# Critically Engaging with AI Ethics

 Task 2: Identifying Bias

### Task 2: Identifying Bias

#### Task 2-a: Understanding the Scope of Bias

**Types of Bias Described:**
1. Selection Bias
2. Measurement Bias
3. Algorithmic Bias
4. Confirmation Bias
5. Label Bias

**Known Biases:**
- Selection Bias
- Confirmation Bias

**New Biases:**
- Measurement Bias
- Algorithmic Bias
- Label Bias

**Additional Biases:**
- Survivorship Bias
- Sampling Bias

#### Task 2-b: Exploring Bias in the Jigsaw Toxic Comment Classification Challenge

**Findings:**
- **Identified Biases:** 
  - Selection Bias: Certain types of comments might be underrepresented.
  - Label Bias: Human annotators might have inconsistent labeling standards.
  - Algorithmic Bias: The model might perform differently across various demographic groups.

**Discussion:**
- **Key Points:**
  - It's important to identify and mitigate biases at every stage of the machine learning pipeline.
  - Awareness and continuous monitoring are crucial for ensuring fairness and accuracy.
- **Mitigation Strategies:**
  - Diversifying the dataset to include a wide range of comment types.
  - Standardising labeling procedures to reduce label bias.
  - Regularly evaluating model performance across different subgroups to detect algorithmic bias.

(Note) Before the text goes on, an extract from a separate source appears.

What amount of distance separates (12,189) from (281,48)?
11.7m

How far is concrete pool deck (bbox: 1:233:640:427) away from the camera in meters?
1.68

### Task 3: Large Language Models and Bias: Word Embedding Demo

#### Task 3.1: Initial Exploration of Words and Relationships

- **Apple:**
  - **Observation:** Words like "computer" and "mac" are close to "apple" 
- **Silver:**
  - **Observation:** Words like "gold," "copper," "iron," and "bronze." are close to "silver"
- **Sound:**
  - **Observation:** Words like "sounds" and "soundtrack" are close to "sound."

**Conclusion:** Words related to each other are generally situated closer together in the Word2Vec model.

#### Task 3.2: Exploring "Word2Vec All" for Patterns


- **Engineer:**
  - **Observation:** Related words include "engineering," "inventors," "mathematicians," "physicists," and "designers."
- **Drummer:**
  - **Observation:** Related words include "guitarist," "bassist," "musician," "singer," and "songwriter."

#### Discussion on Gender Bias

- **Observation:** There are potential concerns of gender bias. For example, words related to "engineer" are predominantly associated with traditionally male-dominated professions, whereas words related to "drummer" are more gender-neutral but still tend to cluster around traditionally male-associated roles in music.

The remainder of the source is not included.